* [Work required]: Reprint the lines below as they are, minus the pictures.

——————————

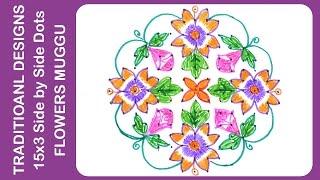 Rangoli Designs 15x3 Dots Flowers Muggu - New Year / Dasara / Sankranthi Special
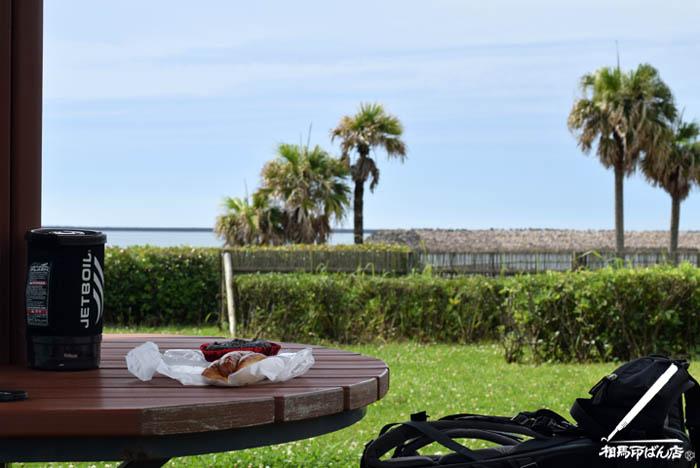 サンビーチ一ッ葉で朝食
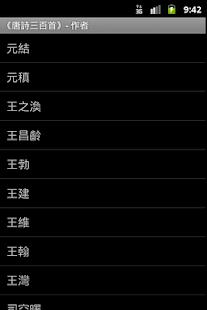 300 Tang Poems- screenshot thumbnail
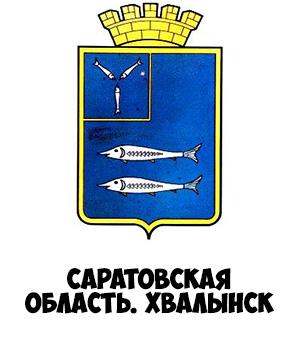 Гербы городов России картинки с названиями - подборка 76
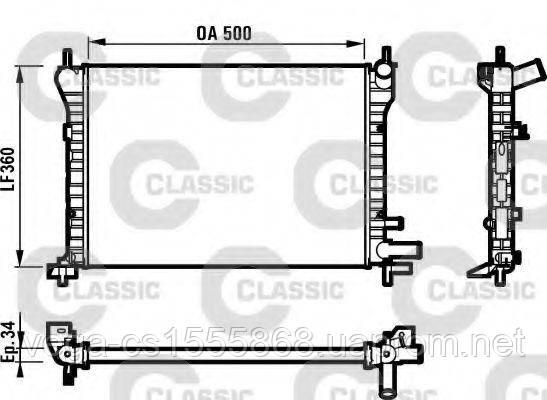 Радиатор охлаждения двигателя Valeo 231617 на Ford Fiesta / Форд Фиеста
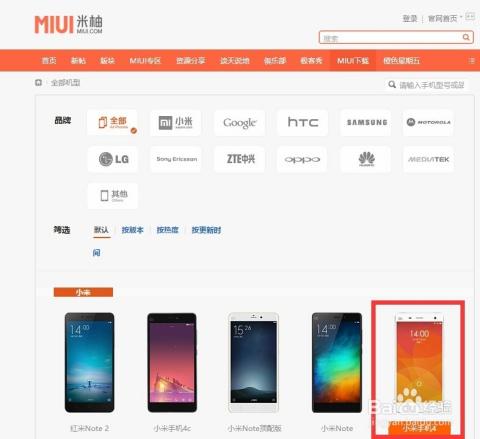 miui7稳定版升程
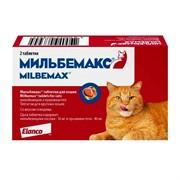 Мильбемакс таб.для крупных кошек №2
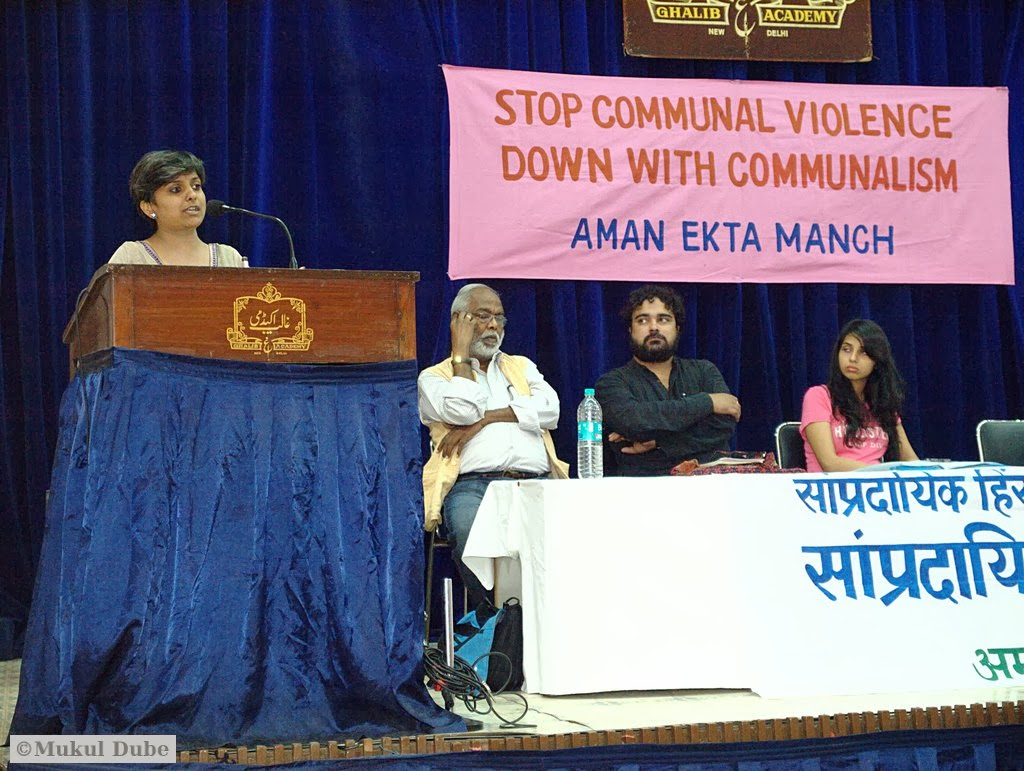 communalism watch 2013 the aman ekta manch called a meeting at the ghalib academy in nizamuddin on 28 2013 to discuss the new phase of communal violence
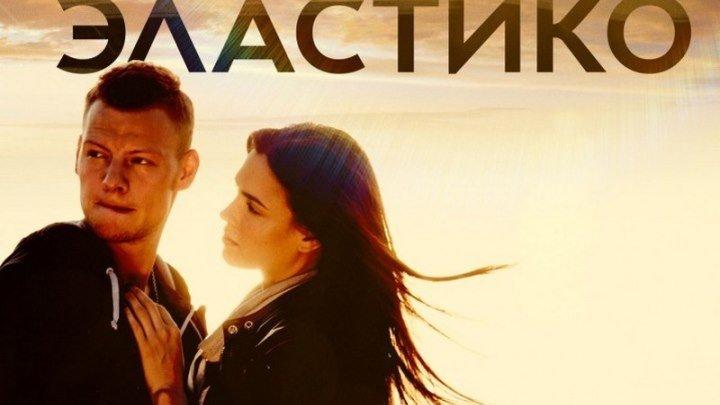 ЭЛАСТИКО. 2016 HD Русский фильм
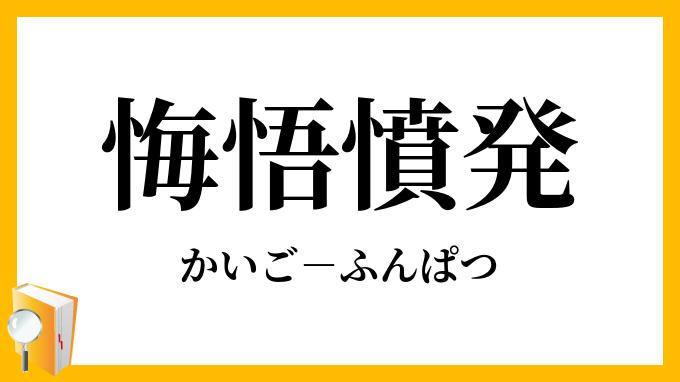 悔悟憤発」(かいごふんぱつ)の意味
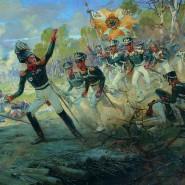 Выставка «Лето 1812: споры, засады, атаки» фотографии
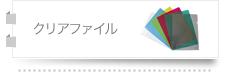 クリアファイル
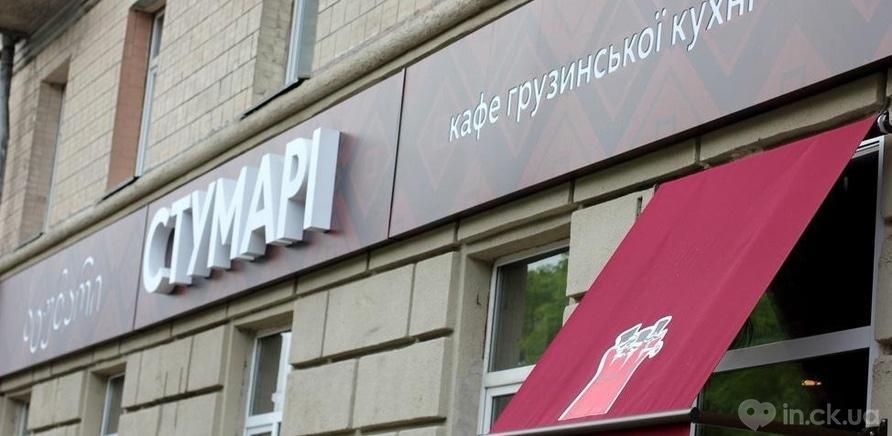 """Фото 5 - Кафе грузинської кухні """"Стумарі"""""""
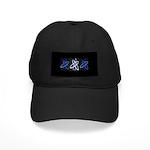 ATHEIST BLUE Black Cap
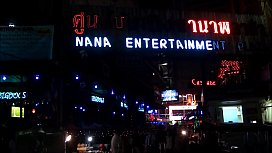 Nana Entertainment Plaza Bangkok Thailand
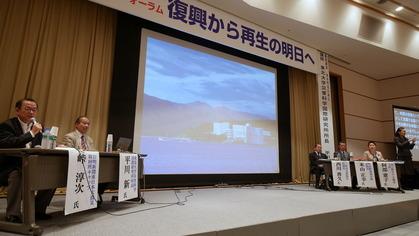 東日本大震災から3年、公明党公開フォーラム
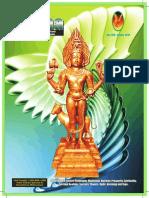 Swamiji Sri Selvam Siddhar Latest News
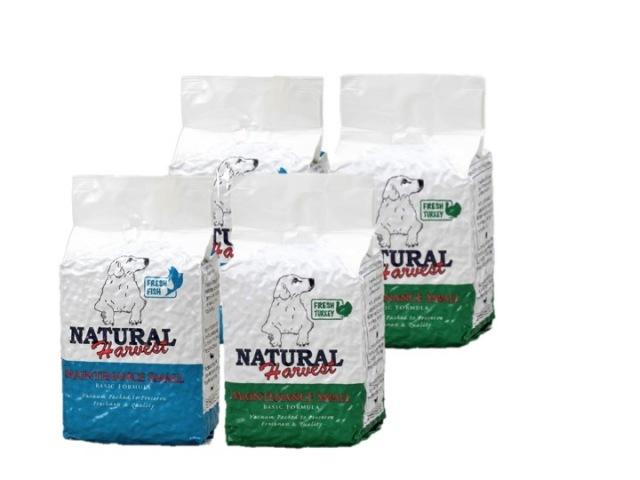 ナチュラルハーベスト  ベーシックフォーミュラ メンテナンススモール ターキー・フィッシュ ローテーションセット 1.59kg x 各2袋入り 計4袋 |AAFCO栄養基準適用|無添加ドッグフード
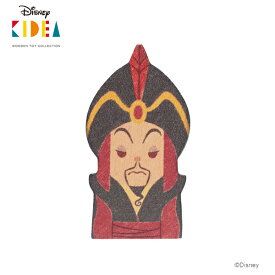 正規品 Disney KIDEA(キディア) [ジャファー] [あす楽対応] 積み木 つみき 木のおもちゃ 木製玩具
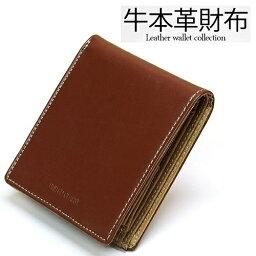 即日発送 送料無料 二つ折り財布 メンズ 小銭入れあり スナップボタン 黒 茶お客様に選ばれ続けた人気の財布シリーズ 【MNFA_DL】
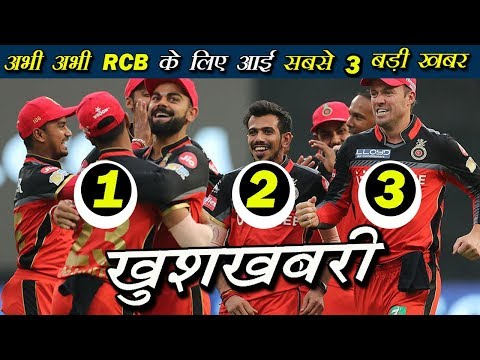3 BIG NEWS FOR RCB IN IPL 2018 | IPL 2018 LATEST VIDEOS AND LATEST NEWS | IPL 2018 VIDEOS | IPL 11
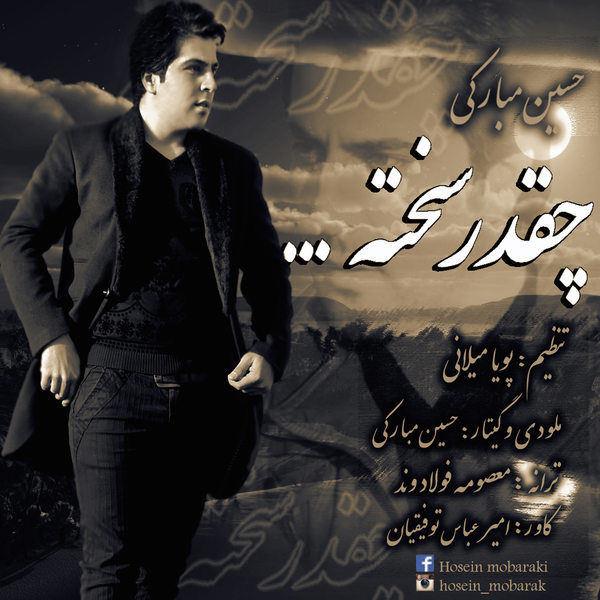 دانلود آهنگ جدید حسین مبارکی به نام چقدر سخته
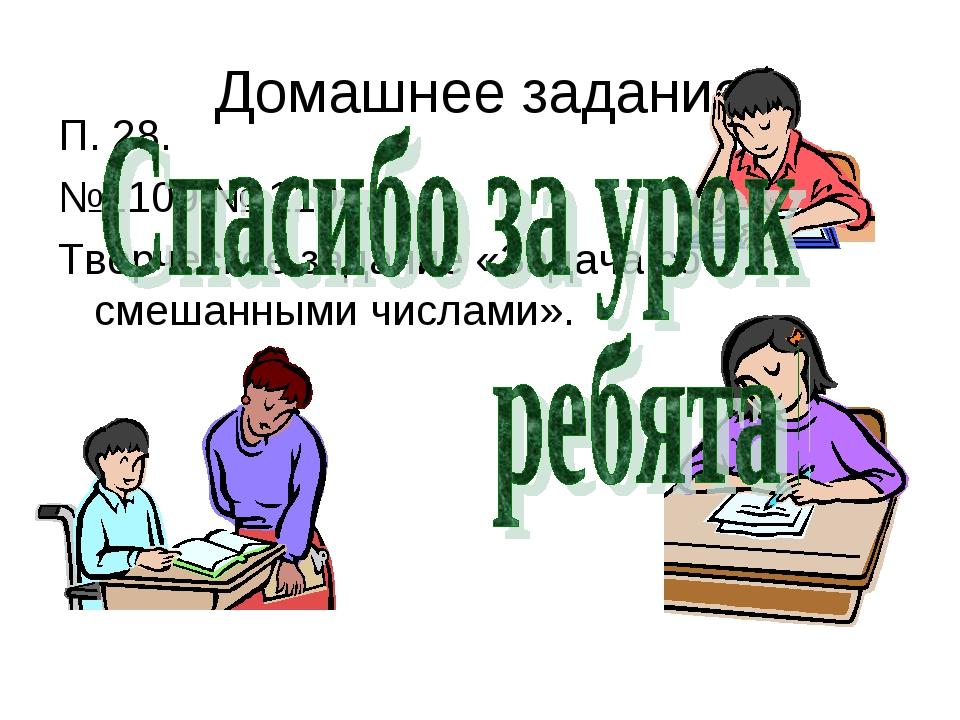 Домашнее задание П. 28. №1109,№ 1104. Творческое задание «Задача со смешанным...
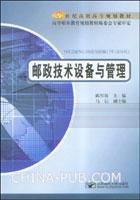 邮政技术设备与管理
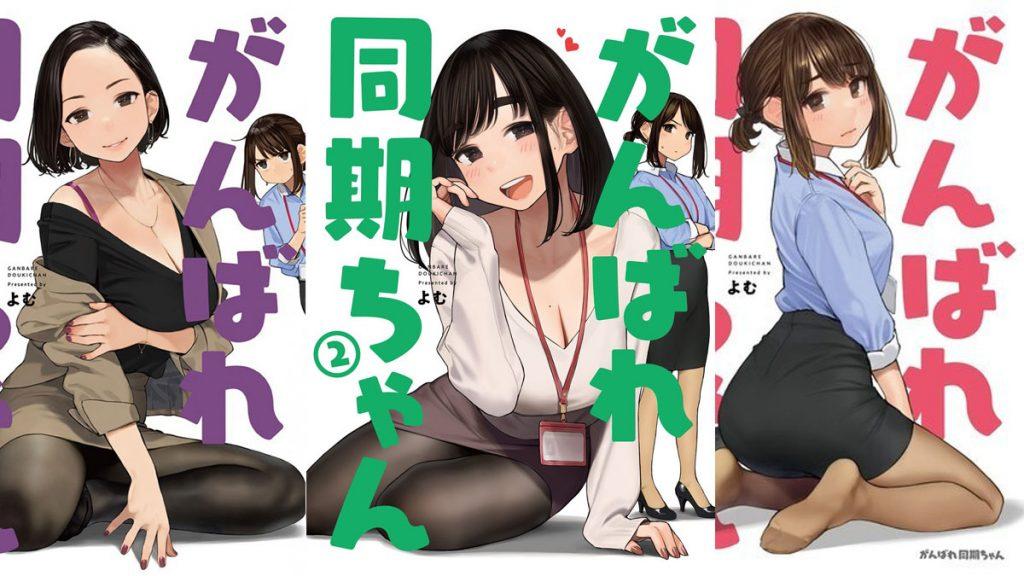 Ganbare Douki Chan Akan Memiliki Total 12 Episode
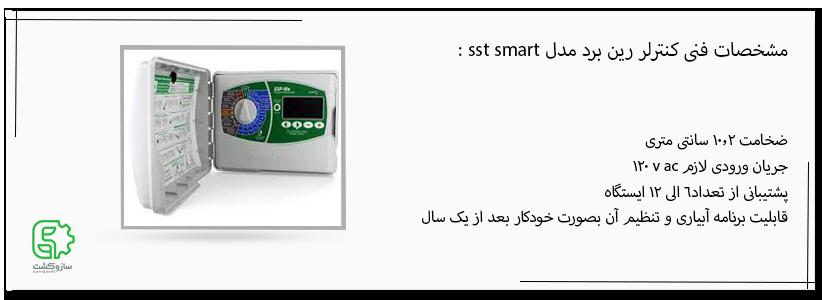 مشخصات فنی کنترلر رین برد مدل sst smart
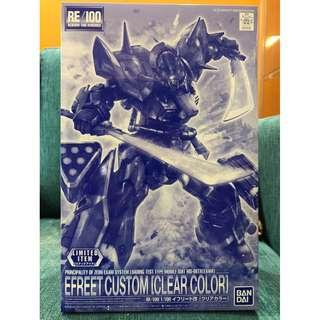 RE/100 Efreet Custom [Clear Color] Limited Item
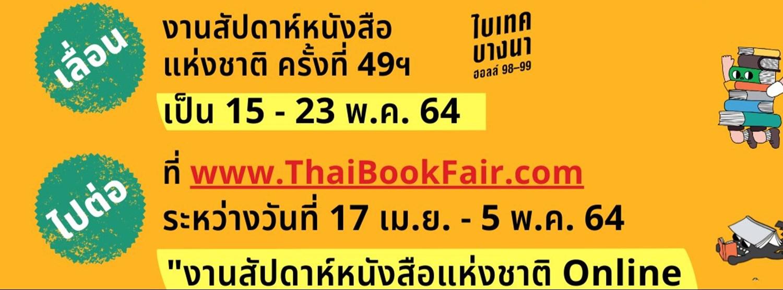 สัปดาห์หนังสือแห่งชาติ ครั้งที่ 49 Zipevent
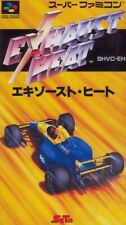 SNES / Super Famicom Spiel - Exhaust Heat JAP Modul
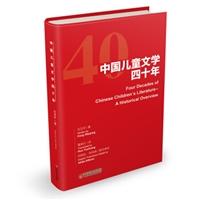 中国儿童文学四十年(精装)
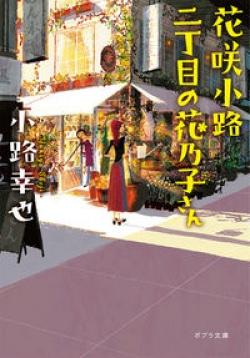 ([し]4-8)花咲小路二丁目の花乃子さん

——————————

* [Answer for the task]:
 Rangoli Designs 15x3 Dots Flowers Muggu - New Year / Dasara / Sankranthi Special
 サンビーチ一ッ葉で朝食
 300 Tang Poems- screenshot thumbnail
 Гербы городов России картинки с названиями - подборка 76
 Радиатор охлаждения двигателя Valeo 231617 на Ford Fiesta / Форд Фиеста
 miui7稳定版升程
 Мильбемакс таб.для крупных кошек №2
 communalism watch 2013 the aman ekta manch called a meeting at the ghalib academy in nizamuddin on 28 2013 to discuss the new phase of communal violence
 ЭЛАСТИКО. 2016 HD Русский фильм
 悔悟憤発」(かいごふんぱつ)の意味
 Выставка «Лето 1812: споры, засады, атаки» фотографии
 クリアファイル
 """Фото 5 - Кафе грузинської кухні """"Стумарі"""""""
 ATHEIST BLUE Black Cap
 Nana Entertainment Plaza Bangkok Thailand
 東日本大震災から3年、公明党公開フォーラム
 Swamiji Sri Selvam Siddhar Latest News
 ナチュラルハーベスト  ベーシックフォーミュラ メンテナンススモール ターキー・フィッシュ ローテーションセット 1.59kg x 各2袋入り 計4袋 |AAFCO栄養基準適用|無添加ドッグフード
 正規品 Disney KIDEA(キディア) [ジャファー] [あす楽対応] 積み木 つみき 木のおもちゃ 木製玩具
 即日発送 送料無料 二つ折り財布 メンズ 小銭入れあり スナップボタン 黒 茶お客様に選ばれ続けた人気の財布シリーズ 【MNFA_DL】
3 BIG NEWS FOR RCB IN IPL 2018 | IPL 2018 LATEST VIDEOS AND LATEST NEWS | IPL 2018 VIDEOS | IPL 11
 دانلود آهنگ جدید حسین مبارکی به نام چقدر سخته
 Домашнее задание П. 28. №1109,№ 1104. Творческое задание «Задача со смешанным...
 邮政技术设备与管理
 Ganbare Douki Chan Akan Memiliki Total 12 Episode
 مشخصات فنی کنترلر رین برد مدل sst smart
 RE/100 Efreet Custom [Clear Color] Limited Item
 สัปดาห์หนังสือแห่งชาติ ครั้งที่ 49 Zipevent
 SNES / Super Famicom Spiel - Exhaust Heat JAP Modul
 中国儿童文学四十年(精装)
 ([し]4-8)花咲小路二丁目の花乃子さん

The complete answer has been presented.